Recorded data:
-*-*-
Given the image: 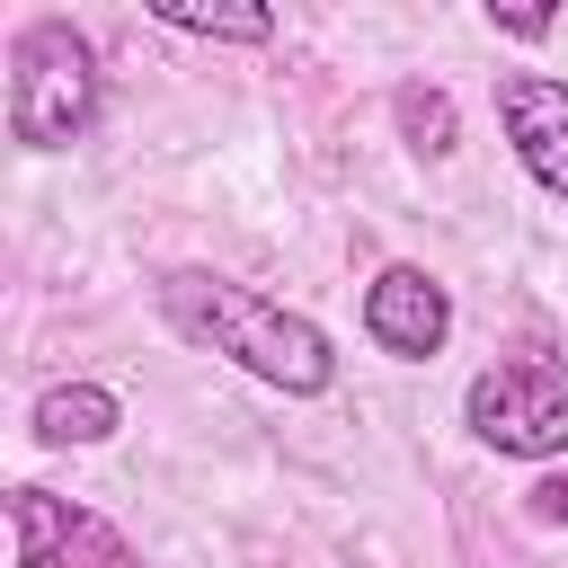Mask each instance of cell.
Returning a JSON list of instances; mask_svg holds the SVG:
<instances>
[{"mask_svg": "<svg viewBox=\"0 0 568 568\" xmlns=\"http://www.w3.org/2000/svg\"><path fill=\"white\" fill-rule=\"evenodd\" d=\"M151 302H160V320H169L178 346L222 355V364H240L248 382H266V390H284V399H328V390H337V337H328L311 311L240 284V275L160 266Z\"/></svg>", "mask_w": 568, "mask_h": 568, "instance_id": "6da1fadb", "label": "cell"}, {"mask_svg": "<svg viewBox=\"0 0 568 568\" xmlns=\"http://www.w3.org/2000/svg\"><path fill=\"white\" fill-rule=\"evenodd\" d=\"M0 106H9V142L36 151V160L89 142L98 115H106V71H98L89 27L62 18V9L18 18V27H9V98H0Z\"/></svg>", "mask_w": 568, "mask_h": 568, "instance_id": "7a4b0ae2", "label": "cell"}, {"mask_svg": "<svg viewBox=\"0 0 568 568\" xmlns=\"http://www.w3.org/2000/svg\"><path fill=\"white\" fill-rule=\"evenodd\" d=\"M462 426L470 444L506 462H559L568 453V373L541 355H497L462 382Z\"/></svg>", "mask_w": 568, "mask_h": 568, "instance_id": "3957f363", "label": "cell"}, {"mask_svg": "<svg viewBox=\"0 0 568 568\" xmlns=\"http://www.w3.org/2000/svg\"><path fill=\"white\" fill-rule=\"evenodd\" d=\"M0 506H9V568H151L124 541V524H106L80 497H53L36 479H9Z\"/></svg>", "mask_w": 568, "mask_h": 568, "instance_id": "277c9868", "label": "cell"}, {"mask_svg": "<svg viewBox=\"0 0 568 568\" xmlns=\"http://www.w3.org/2000/svg\"><path fill=\"white\" fill-rule=\"evenodd\" d=\"M364 337H373V355H390V364H435V355L453 346V284H444L435 266L390 257V266L364 284Z\"/></svg>", "mask_w": 568, "mask_h": 568, "instance_id": "5b68a950", "label": "cell"}, {"mask_svg": "<svg viewBox=\"0 0 568 568\" xmlns=\"http://www.w3.org/2000/svg\"><path fill=\"white\" fill-rule=\"evenodd\" d=\"M497 133H506L515 169L550 204H568V80L559 71H506L497 80Z\"/></svg>", "mask_w": 568, "mask_h": 568, "instance_id": "8992f818", "label": "cell"}, {"mask_svg": "<svg viewBox=\"0 0 568 568\" xmlns=\"http://www.w3.org/2000/svg\"><path fill=\"white\" fill-rule=\"evenodd\" d=\"M27 435L44 444V453H98V444H115L124 435V399L106 390V382H53V390H36V408H27Z\"/></svg>", "mask_w": 568, "mask_h": 568, "instance_id": "52a82bcc", "label": "cell"}, {"mask_svg": "<svg viewBox=\"0 0 568 568\" xmlns=\"http://www.w3.org/2000/svg\"><path fill=\"white\" fill-rule=\"evenodd\" d=\"M151 27H169V36H195V44H275V9H266V0H213V9L151 0Z\"/></svg>", "mask_w": 568, "mask_h": 568, "instance_id": "ba28073f", "label": "cell"}, {"mask_svg": "<svg viewBox=\"0 0 568 568\" xmlns=\"http://www.w3.org/2000/svg\"><path fill=\"white\" fill-rule=\"evenodd\" d=\"M390 124H399V142H408L417 160H453V151H462L453 89H435V80H399V89H390Z\"/></svg>", "mask_w": 568, "mask_h": 568, "instance_id": "9c48e42d", "label": "cell"}, {"mask_svg": "<svg viewBox=\"0 0 568 568\" xmlns=\"http://www.w3.org/2000/svg\"><path fill=\"white\" fill-rule=\"evenodd\" d=\"M488 27L515 36V44H541V36L559 27V9H497V0H488Z\"/></svg>", "mask_w": 568, "mask_h": 568, "instance_id": "30bf717a", "label": "cell"}, {"mask_svg": "<svg viewBox=\"0 0 568 568\" xmlns=\"http://www.w3.org/2000/svg\"><path fill=\"white\" fill-rule=\"evenodd\" d=\"M532 515H550V524H559V515H568V479H541V488H532Z\"/></svg>", "mask_w": 568, "mask_h": 568, "instance_id": "8fae6325", "label": "cell"}]
</instances>
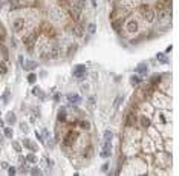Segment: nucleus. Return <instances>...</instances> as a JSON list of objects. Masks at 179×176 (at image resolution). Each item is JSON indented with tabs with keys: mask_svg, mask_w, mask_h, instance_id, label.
Returning <instances> with one entry per match:
<instances>
[{
	"mask_svg": "<svg viewBox=\"0 0 179 176\" xmlns=\"http://www.w3.org/2000/svg\"><path fill=\"white\" fill-rule=\"evenodd\" d=\"M139 12H141V15L144 17V20L149 21V23H152V21L155 20V17H156V12L152 9L150 6H147V5L141 6V8H139Z\"/></svg>",
	"mask_w": 179,
	"mask_h": 176,
	"instance_id": "f257e3e1",
	"label": "nucleus"
},
{
	"mask_svg": "<svg viewBox=\"0 0 179 176\" xmlns=\"http://www.w3.org/2000/svg\"><path fill=\"white\" fill-rule=\"evenodd\" d=\"M75 78H84V74H86V66L84 64H77L72 70Z\"/></svg>",
	"mask_w": 179,
	"mask_h": 176,
	"instance_id": "f03ea898",
	"label": "nucleus"
},
{
	"mask_svg": "<svg viewBox=\"0 0 179 176\" xmlns=\"http://www.w3.org/2000/svg\"><path fill=\"white\" fill-rule=\"evenodd\" d=\"M37 40V32H34V34H31L28 38L25 40L26 43V48H28V51H32V46H34V41Z\"/></svg>",
	"mask_w": 179,
	"mask_h": 176,
	"instance_id": "7ed1b4c3",
	"label": "nucleus"
},
{
	"mask_svg": "<svg viewBox=\"0 0 179 176\" xmlns=\"http://www.w3.org/2000/svg\"><path fill=\"white\" fill-rule=\"evenodd\" d=\"M77 136H78V133H77V132H69V133H68V136L64 138V144H68V146H70V144H72L74 141L77 139Z\"/></svg>",
	"mask_w": 179,
	"mask_h": 176,
	"instance_id": "20e7f679",
	"label": "nucleus"
},
{
	"mask_svg": "<svg viewBox=\"0 0 179 176\" xmlns=\"http://www.w3.org/2000/svg\"><path fill=\"white\" fill-rule=\"evenodd\" d=\"M136 31H138V23H136V20L127 21V32H136Z\"/></svg>",
	"mask_w": 179,
	"mask_h": 176,
	"instance_id": "39448f33",
	"label": "nucleus"
},
{
	"mask_svg": "<svg viewBox=\"0 0 179 176\" xmlns=\"http://www.w3.org/2000/svg\"><path fill=\"white\" fill-rule=\"evenodd\" d=\"M23 147L29 149V150H32V152H37V146H34L31 139H25V141H23Z\"/></svg>",
	"mask_w": 179,
	"mask_h": 176,
	"instance_id": "423d86ee",
	"label": "nucleus"
},
{
	"mask_svg": "<svg viewBox=\"0 0 179 176\" xmlns=\"http://www.w3.org/2000/svg\"><path fill=\"white\" fill-rule=\"evenodd\" d=\"M6 122L8 124H15V113L14 112H8L6 113Z\"/></svg>",
	"mask_w": 179,
	"mask_h": 176,
	"instance_id": "0eeeda50",
	"label": "nucleus"
},
{
	"mask_svg": "<svg viewBox=\"0 0 179 176\" xmlns=\"http://www.w3.org/2000/svg\"><path fill=\"white\" fill-rule=\"evenodd\" d=\"M51 55H52V58H57L58 55H60V48H58L57 43H54V46H52V51H51Z\"/></svg>",
	"mask_w": 179,
	"mask_h": 176,
	"instance_id": "6e6552de",
	"label": "nucleus"
},
{
	"mask_svg": "<svg viewBox=\"0 0 179 176\" xmlns=\"http://www.w3.org/2000/svg\"><path fill=\"white\" fill-rule=\"evenodd\" d=\"M136 72L139 74V75H145V74H147V66H145L144 63L138 64V68H136Z\"/></svg>",
	"mask_w": 179,
	"mask_h": 176,
	"instance_id": "1a4fd4ad",
	"label": "nucleus"
},
{
	"mask_svg": "<svg viewBox=\"0 0 179 176\" xmlns=\"http://www.w3.org/2000/svg\"><path fill=\"white\" fill-rule=\"evenodd\" d=\"M68 100L70 103H80V101H81V96L77 95V94H72V95H68Z\"/></svg>",
	"mask_w": 179,
	"mask_h": 176,
	"instance_id": "9d476101",
	"label": "nucleus"
},
{
	"mask_svg": "<svg viewBox=\"0 0 179 176\" xmlns=\"http://www.w3.org/2000/svg\"><path fill=\"white\" fill-rule=\"evenodd\" d=\"M35 68H37V63H35V61H26V63H25V69L26 70H32Z\"/></svg>",
	"mask_w": 179,
	"mask_h": 176,
	"instance_id": "9b49d317",
	"label": "nucleus"
},
{
	"mask_svg": "<svg viewBox=\"0 0 179 176\" xmlns=\"http://www.w3.org/2000/svg\"><path fill=\"white\" fill-rule=\"evenodd\" d=\"M110 147H103L101 150V158H110Z\"/></svg>",
	"mask_w": 179,
	"mask_h": 176,
	"instance_id": "f8f14e48",
	"label": "nucleus"
},
{
	"mask_svg": "<svg viewBox=\"0 0 179 176\" xmlns=\"http://www.w3.org/2000/svg\"><path fill=\"white\" fill-rule=\"evenodd\" d=\"M58 121H66V109L61 107L58 112Z\"/></svg>",
	"mask_w": 179,
	"mask_h": 176,
	"instance_id": "ddd939ff",
	"label": "nucleus"
},
{
	"mask_svg": "<svg viewBox=\"0 0 179 176\" xmlns=\"http://www.w3.org/2000/svg\"><path fill=\"white\" fill-rule=\"evenodd\" d=\"M156 57H158V61H159V63H168V58H167V55H165V54H162V52H159V54L156 55Z\"/></svg>",
	"mask_w": 179,
	"mask_h": 176,
	"instance_id": "4468645a",
	"label": "nucleus"
},
{
	"mask_svg": "<svg viewBox=\"0 0 179 176\" xmlns=\"http://www.w3.org/2000/svg\"><path fill=\"white\" fill-rule=\"evenodd\" d=\"M130 81H132V84L133 86H138V84H141V77H138V75H133L132 78H130Z\"/></svg>",
	"mask_w": 179,
	"mask_h": 176,
	"instance_id": "2eb2a0df",
	"label": "nucleus"
},
{
	"mask_svg": "<svg viewBox=\"0 0 179 176\" xmlns=\"http://www.w3.org/2000/svg\"><path fill=\"white\" fill-rule=\"evenodd\" d=\"M159 80H161V75H159V74H155V75H152L150 83H152V84H156V83H159Z\"/></svg>",
	"mask_w": 179,
	"mask_h": 176,
	"instance_id": "dca6fc26",
	"label": "nucleus"
},
{
	"mask_svg": "<svg viewBox=\"0 0 179 176\" xmlns=\"http://www.w3.org/2000/svg\"><path fill=\"white\" fill-rule=\"evenodd\" d=\"M139 121H141V124L144 126V127H149V126H150V120H149L147 116H141Z\"/></svg>",
	"mask_w": 179,
	"mask_h": 176,
	"instance_id": "f3484780",
	"label": "nucleus"
},
{
	"mask_svg": "<svg viewBox=\"0 0 179 176\" xmlns=\"http://www.w3.org/2000/svg\"><path fill=\"white\" fill-rule=\"evenodd\" d=\"M6 72H8V68H6V64L3 63V61H0V75H5Z\"/></svg>",
	"mask_w": 179,
	"mask_h": 176,
	"instance_id": "a211bd4d",
	"label": "nucleus"
},
{
	"mask_svg": "<svg viewBox=\"0 0 179 176\" xmlns=\"http://www.w3.org/2000/svg\"><path fill=\"white\" fill-rule=\"evenodd\" d=\"M95 31H97V25H95V23H91V25L87 26V32L91 34V35L95 34Z\"/></svg>",
	"mask_w": 179,
	"mask_h": 176,
	"instance_id": "6ab92c4d",
	"label": "nucleus"
},
{
	"mask_svg": "<svg viewBox=\"0 0 179 176\" xmlns=\"http://www.w3.org/2000/svg\"><path fill=\"white\" fill-rule=\"evenodd\" d=\"M35 80H37V75H35V74H29L28 75V83L29 84H34Z\"/></svg>",
	"mask_w": 179,
	"mask_h": 176,
	"instance_id": "aec40b11",
	"label": "nucleus"
},
{
	"mask_svg": "<svg viewBox=\"0 0 179 176\" xmlns=\"http://www.w3.org/2000/svg\"><path fill=\"white\" fill-rule=\"evenodd\" d=\"M3 133H5V136H6V138H12V129H11V127H5Z\"/></svg>",
	"mask_w": 179,
	"mask_h": 176,
	"instance_id": "412c9836",
	"label": "nucleus"
},
{
	"mask_svg": "<svg viewBox=\"0 0 179 176\" xmlns=\"http://www.w3.org/2000/svg\"><path fill=\"white\" fill-rule=\"evenodd\" d=\"M83 32H84V31H83V26H81V25H78L77 28H75V35L81 37V35H83Z\"/></svg>",
	"mask_w": 179,
	"mask_h": 176,
	"instance_id": "4be33fe9",
	"label": "nucleus"
},
{
	"mask_svg": "<svg viewBox=\"0 0 179 176\" xmlns=\"http://www.w3.org/2000/svg\"><path fill=\"white\" fill-rule=\"evenodd\" d=\"M123 100H124V96H123V95H119L118 98H116V100L113 101V106H115V107H119V104L123 103Z\"/></svg>",
	"mask_w": 179,
	"mask_h": 176,
	"instance_id": "5701e85b",
	"label": "nucleus"
},
{
	"mask_svg": "<svg viewBox=\"0 0 179 176\" xmlns=\"http://www.w3.org/2000/svg\"><path fill=\"white\" fill-rule=\"evenodd\" d=\"M26 161L31 162V164H34V162H37V158H35V155H28L26 156Z\"/></svg>",
	"mask_w": 179,
	"mask_h": 176,
	"instance_id": "b1692460",
	"label": "nucleus"
},
{
	"mask_svg": "<svg viewBox=\"0 0 179 176\" xmlns=\"http://www.w3.org/2000/svg\"><path fill=\"white\" fill-rule=\"evenodd\" d=\"M112 28L116 29V31H119V29H121V21H112Z\"/></svg>",
	"mask_w": 179,
	"mask_h": 176,
	"instance_id": "393cba45",
	"label": "nucleus"
},
{
	"mask_svg": "<svg viewBox=\"0 0 179 176\" xmlns=\"http://www.w3.org/2000/svg\"><path fill=\"white\" fill-rule=\"evenodd\" d=\"M80 127H81V129H91V124H89V122L87 121H81V122H80Z\"/></svg>",
	"mask_w": 179,
	"mask_h": 176,
	"instance_id": "a878e982",
	"label": "nucleus"
},
{
	"mask_svg": "<svg viewBox=\"0 0 179 176\" xmlns=\"http://www.w3.org/2000/svg\"><path fill=\"white\" fill-rule=\"evenodd\" d=\"M31 175H42V170H40L38 167H32V169H31Z\"/></svg>",
	"mask_w": 179,
	"mask_h": 176,
	"instance_id": "bb28decb",
	"label": "nucleus"
},
{
	"mask_svg": "<svg viewBox=\"0 0 179 176\" xmlns=\"http://www.w3.org/2000/svg\"><path fill=\"white\" fill-rule=\"evenodd\" d=\"M112 136H113L112 130H106V132H104V139H112Z\"/></svg>",
	"mask_w": 179,
	"mask_h": 176,
	"instance_id": "cd10ccee",
	"label": "nucleus"
},
{
	"mask_svg": "<svg viewBox=\"0 0 179 176\" xmlns=\"http://www.w3.org/2000/svg\"><path fill=\"white\" fill-rule=\"evenodd\" d=\"M14 28H15L17 31H20L21 28H23V21H21V20H20V21H19V23H17V21H14Z\"/></svg>",
	"mask_w": 179,
	"mask_h": 176,
	"instance_id": "c85d7f7f",
	"label": "nucleus"
},
{
	"mask_svg": "<svg viewBox=\"0 0 179 176\" xmlns=\"http://www.w3.org/2000/svg\"><path fill=\"white\" fill-rule=\"evenodd\" d=\"M32 94H34L35 96H43V95H42V94H43V92H42V90H40V89H38V87H34Z\"/></svg>",
	"mask_w": 179,
	"mask_h": 176,
	"instance_id": "c756f323",
	"label": "nucleus"
},
{
	"mask_svg": "<svg viewBox=\"0 0 179 176\" xmlns=\"http://www.w3.org/2000/svg\"><path fill=\"white\" fill-rule=\"evenodd\" d=\"M6 170H8V171H9V175H11V176H14V175L17 173V169H15V167H11V165H9V167H8V169H6Z\"/></svg>",
	"mask_w": 179,
	"mask_h": 176,
	"instance_id": "7c9ffc66",
	"label": "nucleus"
},
{
	"mask_svg": "<svg viewBox=\"0 0 179 176\" xmlns=\"http://www.w3.org/2000/svg\"><path fill=\"white\" fill-rule=\"evenodd\" d=\"M8 98H9V89H6V90H5V95H3V96H2V100H3V101H5V103H6V101H8Z\"/></svg>",
	"mask_w": 179,
	"mask_h": 176,
	"instance_id": "2f4dec72",
	"label": "nucleus"
},
{
	"mask_svg": "<svg viewBox=\"0 0 179 176\" xmlns=\"http://www.w3.org/2000/svg\"><path fill=\"white\" fill-rule=\"evenodd\" d=\"M109 164H107V162H106V164H103L101 165V171H103V173H106V171H109Z\"/></svg>",
	"mask_w": 179,
	"mask_h": 176,
	"instance_id": "473e14b6",
	"label": "nucleus"
},
{
	"mask_svg": "<svg viewBox=\"0 0 179 176\" xmlns=\"http://www.w3.org/2000/svg\"><path fill=\"white\" fill-rule=\"evenodd\" d=\"M12 147H14V150H17V152L21 150V146H20L19 143H12Z\"/></svg>",
	"mask_w": 179,
	"mask_h": 176,
	"instance_id": "72a5a7b5",
	"label": "nucleus"
},
{
	"mask_svg": "<svg viewBox=\"0 0 179 176\" xmlns=\"http://www.w3.org/2000/svg\"><path fill=\"white\" fill-rule=\"evenodd\" d=\"M8 167H9V164H8V162H2V169H3V170H6Z\"/></svg>",
	"mask_w": 179,
	"mask_h": 176,
	"instance_id": "f704fd0d",
	"label": "nucleus"
},
{
	"mask_svg": "<svg viewBox=\"0 0 179 176\" xmlns=\"http://www.w3.org/2000/svg\"><path fill=\"white\" fill-rule=\"evenodd\" d=\"M35 135H37V139H38V141H42V143H43V136H42V133H38V132H37Z\"/></svg>",
	"mask_w": 179,
	"mask_h": 176,
	"instance_id": "c9c22d12",
	"label": "nucleus"
},
{
	"mask_svg": "<svg viewBox=\"0 0 179 176\" xmlns=\"http://www.w3.org/2000/svg\"><path fill=\"white\" fill-rule=\"evenodd\" d=\"M20 127H21V129H23V132H28V130H26V129H28V126H26L25 122H23V124H20Z\"/></svg>",
	"mask_w": 179,
	"mask_h": 176,
	"instance_id": "e433bc0d",
	"label": "nucleus"
},
{
	"mask_svg": "<svg viewBox=\"0 0 179 176\" xmlns=\"http://www.w3.org/2000/svg\"><path fill=\"white\" fill-rule=\"evenodd\" d=\"M20 173H28V170L25 169V165H21V169H20Z\"/></svg>",
	"mask_w": 179,
	"mask_h": 176,
	"instance_id": "4c0bfd02",
	"label": "nucleus"
},
{
	"mask_svg": "<svg viewBox=\"0 0 179 176\" xmlns=\"http://www.w3.org/2000/svg\"><path fill=\"white\" fill-rule=\"evenodd\" d=\"M92 3H93V6H95V5H97V3H95V0H92Z\"/></svg>",
	"mask_w": 179,
	"mask_h": 176,
	"instance_id": "58836bf2",
	"label": "nucleus"
},
{
	"mask_svg": "<svg viewBox=\"0 0 179 176\" xmlns=\"http://www.w3.org/2000/svg\"><path fill=\"white\" fill-rule=\"evenodd\" d=\"M0 126H3V121L2 120H0Z\"/></svg>",
	"mask_w": 179,
	"mask_h": 176,
	"instance_id": "ea45409f",
	"label": "nucleus"
}]
</instances>
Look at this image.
-*-*-
• **Brief**
Pick out every line above that contains the string "Returning", and copy each one in full.

• **Solution to the problem**
Returning a JSON list of instances; mask_svg holds the SVG:
Returning <instances> with one entry per match:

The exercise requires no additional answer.